Как бы там ни было, но нью-йоркские интеллектуалы пьесой Стоппарда и фигурой Герцена заинтересовались. Книга сэра Исайи Берлина «Русские мыслители» срочно была допечатана. Автор статьи в The New York Times Book Review тоже ее прочитал — и цитирует о Герцене:
Он обладал единственным в своем роде сплавом живого воображения с даром точного наблюдения, морального пафоса и интеллектуальной живости — со способностью писать сразу язвительно и возвышенно, иронически и страстно, захватывающе интересно и поднимаясь по временам на высшую степень интеллектуального и эмоционального благородства.
Вот это более всего привлекло нынешних ценителей Герцена — блестящее его письмо, литературное мастерство очень редкого в России типа. Давно известно, что русские с опаской относятся к красноречию и с подозрением к красноречивым людям. В этом смысле Герцен как бы нерусский. Герценовская проза и эссеистика — это, как сказал бы поэт, — жизнь во всем ее шампанском блеске. Это относится именно к мемуарам «Былое и Думыы» и к герценовской философской и политической эссеистике, о герценовской прозе, которую он писал в молодости, так сказать нельзя: все эти его сороки-воровки и докторы Круповы неинтересная, устаревшая литература. «Кто виноват?» представляет интерес со стороны своей темы, ставшей в русской литературе архетипической, — любовь втроем: тема не только сочинений, но и жизни Герцена. А в третьей части стоппардовской трилогии количество вовлеченных во всякого рода сексуальные связи персонажей значительно увеличивается.

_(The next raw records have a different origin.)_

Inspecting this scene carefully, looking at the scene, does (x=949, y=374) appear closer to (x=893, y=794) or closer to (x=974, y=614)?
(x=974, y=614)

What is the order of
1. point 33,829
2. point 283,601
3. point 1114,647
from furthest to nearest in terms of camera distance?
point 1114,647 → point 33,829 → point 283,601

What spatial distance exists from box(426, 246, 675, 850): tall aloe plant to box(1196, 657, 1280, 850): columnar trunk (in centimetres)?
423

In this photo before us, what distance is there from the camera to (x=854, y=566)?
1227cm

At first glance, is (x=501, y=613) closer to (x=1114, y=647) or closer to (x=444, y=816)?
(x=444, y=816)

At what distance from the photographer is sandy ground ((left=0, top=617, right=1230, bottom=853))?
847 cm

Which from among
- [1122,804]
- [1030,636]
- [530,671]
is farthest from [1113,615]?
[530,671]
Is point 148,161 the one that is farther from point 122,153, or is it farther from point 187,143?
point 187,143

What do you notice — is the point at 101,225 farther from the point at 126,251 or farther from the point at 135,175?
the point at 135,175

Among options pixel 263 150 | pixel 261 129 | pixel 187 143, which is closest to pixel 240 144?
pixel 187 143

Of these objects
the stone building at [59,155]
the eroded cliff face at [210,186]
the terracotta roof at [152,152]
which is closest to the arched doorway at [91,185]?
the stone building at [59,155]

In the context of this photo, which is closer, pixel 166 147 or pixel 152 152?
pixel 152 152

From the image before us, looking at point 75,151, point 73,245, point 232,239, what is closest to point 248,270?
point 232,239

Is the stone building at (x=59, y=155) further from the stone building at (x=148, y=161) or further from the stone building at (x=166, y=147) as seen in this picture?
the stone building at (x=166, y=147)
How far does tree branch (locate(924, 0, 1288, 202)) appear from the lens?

По нынешним временам с их теплым интересом к сексу этот сюжет из далекого русского прошлого не мог не зацепить на крючок.
Вильям Граймс, однако, как положено утонченному интеллектуалу и сотруднику авторитетнейшего печатного органа, пытается быть серьезным. Из его статьи мы узнаем, например, что, помимо книги сэра Исайи, он прочитал все четыре тома «Былого и Дум» в старом издании — тогда как в Америке существует сокращенное однотомное издание. Это сокращение сделал в 1970 году известный Дуайт Макдоналд, тогдашний марксистский гуру (мы не должны забывать, что в старые времена, как раз в разгар холодной войны, главные интеллектуалы США были марксистами). Вильям Граймс приводит суждение Макдоналда о Герцене: живи он в наше время, он был бы одним из авторов «Нью-Йоркера» (The New Yorker). Это высказывание, как и любое упоминание о «Нью-Йоркере», считающимся лучшим журналом Америки, вызывает во мне стойкую реакцию неприятия. Русским ли, с их вековой культурой толстых журналов, восхищаться этой жалкой брошюркой, половина которой занята репертуаром кино и прочих театров. В ассортименте также один рассказ, одна корреспонденция из-за границы, два три коротких комментария на актуальную политическую тему, непременные карикатуры и на подверстку стишок-другой в две-три строфы. Да, в «Нью-Йоркере» печатался Набоков — и даже Довлатов! — Бродского видел однажды самоперевод, но считать этот рекламный листок шедевром интеллектуальной продукции — увольте! Как сказал однажды Куприн, когда к нему, пьяному, подвели для знакомства поэта Балтрушайтиса: «Спасибо, я уже».
Сам Уильям Граймс тоже один ляпсус сделал: назвал Боткина реакционером. Герцен с реакционерами не дружил, а Василий Петрович Боткин какой же реакционер: либерал, один из первых русских поклонников Фейербаха и Давида Штрауса, бонвиван и гастроном.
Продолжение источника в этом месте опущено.